Hallo, ich habe einen Computer mit einer AiO Wasserkühlung von corsair (H100I v2).

Das Gegenstück ist das mainboard von MSI X299 Gaming M7 ACK (ms-7a90)

Die gekühlte CPU ist ein i9-10920X

Nun zu meinem Problem: Im MSI bios gibt es eine automatische overclocking Funktion in 8 verschiedenen leistungsstufen, welche ich gestern mal ausprobiert habe. Wollte nicht ganz klappen das auto-oc dingens.. immer wieder bluescreen weshalb ich dann mein Bios auf Standardwerte zurück gesetzt hab. 

Nach zurücksetzen auf Standardwerte spielte meine AiO Kühlung nicht mehr mit der Software von corsair also ICUE zusammen. Quasi auch wenn meine CPU auf 90° geht drehen die Lüfter nicht schneller. Ich habe bisher immer mit einer selbst definierten lüfterkurve die Lautstärke angenehm geregelt. Bei 55° liefen die Lüfter dann mit 1200rpm und es war in Ordnung von der Lautstärke her.
Aber jetzt nach dem bios zurücksetzen. Laufen die Lüfter dauerhaft nur noch auf 200 rpm oder so.. was muss ich im bios was umstellen? PwM? DC? Auto?

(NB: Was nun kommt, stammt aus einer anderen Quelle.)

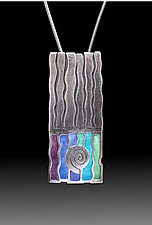 Fossil Pendant No. 488 by Carly Wright (Silver & Enamel Necklace)
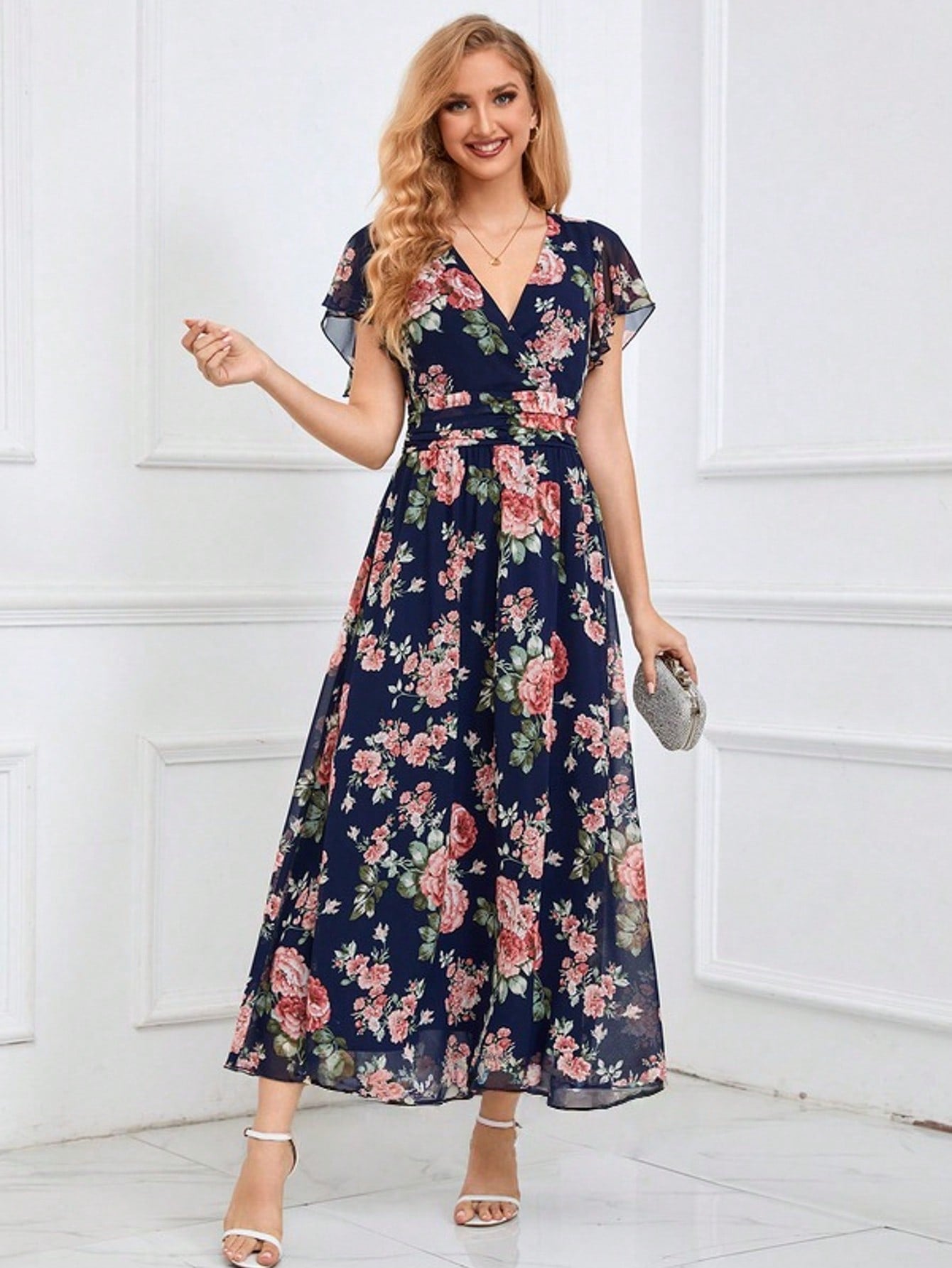 Floral Print V-Neck A-Line Chiffon Maxi Dress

Ich würde mich freuen über hilfreiche Antworten 

Mit freundlichen Grüßen


----------



## IICARUS (6. August 2022)

Ubeydullah08 schrieb:


> PwM? DC? Auto?


Hängt ganz davon ab, was für Lüfter verbaut sind.

PWM => 4-Pin, per PWM gesteuert
DC => 3-Pin, per Spannung gesteuert

Mit Auto sucht sich normalerweise das Mainboard selbst den richtigen Anschluss aus. Funktioniert aber nicht immer, sodass es nicht verkehrt ist PWM oder DC, je nach Lüfter manuell einzustellen.


----------



## Ubeydullah08 (6. August 2022)

IICARUS schrieb:


> Hängt ganz davon ab, was für Lüfter verbaut sind.
> 
> PWM => 4-Pin, per PWM gesteuert
> DC => 3-Pin, per Spannung gesteuert
> ...


hab den Fehler gefunden.  Der sonsor bei ICUE war falsch angewählt. Sollte CPU Package ausgewählt sein was nicht der Fall war.

Gruß


----------